Qui a mordu, mordra... !
Le
chien n’est pas une mécanique agissant sans motivation au centre
de ce qu’il vit, et proférer sans plus de nuance et réflexion
qu’un chien qui a mordu remordra forcément est un raccourci bien
affligeant.
Alors
pourquoi ne pas plutôt se questionner davantage sur un tel
fait ?
Chien qui mord ou chien qui ne mord pas : il n’y a rien là de
constant et d’inchangeable dans les conduites agressives de cet
animal, ou dans leur absence d’apparition d’ailleurs.
Car tout chien peut en venir un jour à mordre, il suffit déjà
pour cela qu’il ait peur ou qu’il ait mal. Et chaque fois qu’il
sera remis dans les mêmes (ou proches) conditions où il avait
motif à mordre… alors il y a risque qu’il remorde.
Voilà qui semble suffisant pour chercher à comprendre ce qui
peut pousser un chien à une conduite agressive, pour veiller
ensuite à ce qu’il ne soit plus mis dans les conditions qui l’y
ont conduit. Dès lors ce chien ne remordra pas fatalement
puisqu’il n’y sera pas motivé.
A mieux y regarder
La peur, la douleur, une expérience antérieure traumatique, une
mauvaise organisation des relations avec ses propriétaires… sont
autant de raisons (parfois ajoutées) pouvant conduire un chien à
mordre.
Revisiter chaque conduite agressive en la replaçant dans son
contexte, fait apparaître qu’on aurait dû mieux y regarder avant
de cataloguer l’animal de méchant ou fou et mordeur à tout coup.
Cet examen minutieux n’est pas si simple et nécessite de bien
connaître les codes de comportements sociaux des canidés, de
remonter souvent jusqu’aux conditions de développement précoce
de l’animal et d’évaluer le système relationnel que ses
propriétaires ont mis en place dans leur cohabitation avec lui.
Cette recherche apporte une mesure de la plus ou moins grande
tolérance de ce chien à vivre certaines situations. Car c’est
bien de seuil de tolérance dont il s’agit et un exemple
éclairera mon propos (exemple courant de la cohabitation avec un
chien et qui peut prendre un tour des plus dramatiques qui
soient)
Ne jamais condamner sans comprendre
Vulcain n’a jamais vécu avec des enfants (ni dans son élevage,
ni chez ses propriétaires) et les approches souvent un peu
brusques et trop facilement démonstratives des bambins du
quartier ou chez les amis, ne le rassurent vraiment pas.

□ □ □ □

## CONSIGNE
Recopiez mot pour mot le passage de l'extrait sur les chiens qui mordent, depuis les mots contenant « Revisiter chaque conduite » jusqu'à « à tout coup. ».

□ □ □ □

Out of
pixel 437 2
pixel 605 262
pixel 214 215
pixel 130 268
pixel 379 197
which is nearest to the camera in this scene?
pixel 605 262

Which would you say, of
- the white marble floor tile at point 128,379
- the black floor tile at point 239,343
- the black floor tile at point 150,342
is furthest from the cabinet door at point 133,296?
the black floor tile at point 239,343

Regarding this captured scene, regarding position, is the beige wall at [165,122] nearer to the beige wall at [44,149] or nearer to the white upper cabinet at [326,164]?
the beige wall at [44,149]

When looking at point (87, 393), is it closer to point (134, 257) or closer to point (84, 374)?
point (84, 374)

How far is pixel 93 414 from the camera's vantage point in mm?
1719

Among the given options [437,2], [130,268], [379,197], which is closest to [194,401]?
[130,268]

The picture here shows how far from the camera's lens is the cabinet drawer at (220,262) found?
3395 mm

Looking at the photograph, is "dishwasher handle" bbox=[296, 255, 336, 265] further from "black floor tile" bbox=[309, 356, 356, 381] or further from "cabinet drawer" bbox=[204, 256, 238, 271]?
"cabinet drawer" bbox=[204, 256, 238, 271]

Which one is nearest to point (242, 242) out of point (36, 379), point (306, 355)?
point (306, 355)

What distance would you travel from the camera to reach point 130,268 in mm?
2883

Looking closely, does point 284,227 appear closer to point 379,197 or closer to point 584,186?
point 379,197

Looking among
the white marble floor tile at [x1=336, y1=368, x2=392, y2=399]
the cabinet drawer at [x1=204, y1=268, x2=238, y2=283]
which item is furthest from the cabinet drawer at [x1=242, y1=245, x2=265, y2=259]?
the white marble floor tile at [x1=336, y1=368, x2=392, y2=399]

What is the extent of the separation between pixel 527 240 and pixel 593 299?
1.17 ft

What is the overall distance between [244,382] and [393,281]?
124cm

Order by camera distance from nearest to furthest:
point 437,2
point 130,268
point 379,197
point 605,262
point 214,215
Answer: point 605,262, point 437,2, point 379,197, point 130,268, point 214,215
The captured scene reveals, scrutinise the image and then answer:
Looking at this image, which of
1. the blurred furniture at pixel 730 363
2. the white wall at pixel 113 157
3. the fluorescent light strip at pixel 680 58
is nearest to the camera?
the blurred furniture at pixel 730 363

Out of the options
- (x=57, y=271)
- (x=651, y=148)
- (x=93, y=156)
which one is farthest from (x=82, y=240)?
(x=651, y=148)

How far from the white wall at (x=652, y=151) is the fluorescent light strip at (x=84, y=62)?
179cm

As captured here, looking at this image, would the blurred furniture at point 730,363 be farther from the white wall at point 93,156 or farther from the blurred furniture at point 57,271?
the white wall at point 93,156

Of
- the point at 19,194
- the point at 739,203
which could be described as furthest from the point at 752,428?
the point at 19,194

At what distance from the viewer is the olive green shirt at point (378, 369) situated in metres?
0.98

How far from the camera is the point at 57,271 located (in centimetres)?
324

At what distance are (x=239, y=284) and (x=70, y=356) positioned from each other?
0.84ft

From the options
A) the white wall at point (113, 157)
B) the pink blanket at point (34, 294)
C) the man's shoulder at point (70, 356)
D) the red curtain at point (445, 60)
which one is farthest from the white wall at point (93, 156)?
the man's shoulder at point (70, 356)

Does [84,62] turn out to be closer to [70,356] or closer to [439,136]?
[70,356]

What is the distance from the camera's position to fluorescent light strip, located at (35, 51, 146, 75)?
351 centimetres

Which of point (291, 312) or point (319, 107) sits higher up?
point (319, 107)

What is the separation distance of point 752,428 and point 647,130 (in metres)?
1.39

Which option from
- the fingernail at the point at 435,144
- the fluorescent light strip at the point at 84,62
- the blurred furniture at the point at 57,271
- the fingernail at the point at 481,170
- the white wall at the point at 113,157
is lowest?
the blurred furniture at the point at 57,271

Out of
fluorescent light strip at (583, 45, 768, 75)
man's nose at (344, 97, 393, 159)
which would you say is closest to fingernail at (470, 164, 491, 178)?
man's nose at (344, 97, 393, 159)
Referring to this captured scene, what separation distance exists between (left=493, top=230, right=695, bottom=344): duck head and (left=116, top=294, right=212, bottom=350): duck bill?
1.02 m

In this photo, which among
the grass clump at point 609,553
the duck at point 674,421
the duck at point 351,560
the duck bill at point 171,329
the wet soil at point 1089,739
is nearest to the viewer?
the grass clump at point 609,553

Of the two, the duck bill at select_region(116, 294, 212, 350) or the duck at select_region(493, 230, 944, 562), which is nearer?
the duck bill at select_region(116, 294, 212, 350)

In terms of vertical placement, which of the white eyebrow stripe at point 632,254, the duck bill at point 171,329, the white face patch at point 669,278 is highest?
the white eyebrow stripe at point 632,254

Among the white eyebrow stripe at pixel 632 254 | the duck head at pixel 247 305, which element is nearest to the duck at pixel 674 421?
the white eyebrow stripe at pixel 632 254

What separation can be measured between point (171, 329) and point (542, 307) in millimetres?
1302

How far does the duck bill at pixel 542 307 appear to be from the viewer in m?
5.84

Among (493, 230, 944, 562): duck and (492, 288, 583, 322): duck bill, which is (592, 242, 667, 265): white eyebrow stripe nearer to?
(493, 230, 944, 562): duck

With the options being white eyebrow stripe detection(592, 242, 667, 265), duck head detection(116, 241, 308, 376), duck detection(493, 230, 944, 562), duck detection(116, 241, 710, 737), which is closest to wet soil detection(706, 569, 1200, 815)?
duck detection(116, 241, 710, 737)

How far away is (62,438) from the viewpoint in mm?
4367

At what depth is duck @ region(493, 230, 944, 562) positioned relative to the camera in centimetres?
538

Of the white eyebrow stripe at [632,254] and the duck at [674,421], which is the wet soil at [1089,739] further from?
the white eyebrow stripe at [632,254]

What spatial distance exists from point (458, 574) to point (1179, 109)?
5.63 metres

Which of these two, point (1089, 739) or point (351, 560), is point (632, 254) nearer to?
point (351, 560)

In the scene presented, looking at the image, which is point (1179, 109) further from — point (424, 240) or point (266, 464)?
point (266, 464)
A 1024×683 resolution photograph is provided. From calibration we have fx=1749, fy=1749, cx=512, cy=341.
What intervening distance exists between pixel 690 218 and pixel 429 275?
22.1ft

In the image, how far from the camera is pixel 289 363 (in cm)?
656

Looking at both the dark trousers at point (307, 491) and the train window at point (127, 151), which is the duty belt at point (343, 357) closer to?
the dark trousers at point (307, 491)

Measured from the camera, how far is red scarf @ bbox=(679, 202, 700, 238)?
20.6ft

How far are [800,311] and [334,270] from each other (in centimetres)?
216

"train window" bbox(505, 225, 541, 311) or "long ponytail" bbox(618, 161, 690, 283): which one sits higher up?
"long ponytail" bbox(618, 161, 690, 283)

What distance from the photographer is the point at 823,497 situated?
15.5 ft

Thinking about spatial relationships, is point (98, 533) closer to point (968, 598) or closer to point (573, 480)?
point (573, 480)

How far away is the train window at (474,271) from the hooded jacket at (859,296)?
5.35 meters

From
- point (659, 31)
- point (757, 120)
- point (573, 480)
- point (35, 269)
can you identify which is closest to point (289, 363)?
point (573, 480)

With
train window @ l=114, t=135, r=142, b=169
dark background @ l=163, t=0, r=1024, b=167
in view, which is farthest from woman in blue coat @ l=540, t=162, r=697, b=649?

□ □ □ □

## RÉPONSE ATTENDUE
Revisiter chaque conduite agressive en la replaçant dans son
contexte, fait apparaître qu’on aurait dû mieux y regarder avant
de cataloguer l’animal de méchant ou fou et mordeur à tout coup.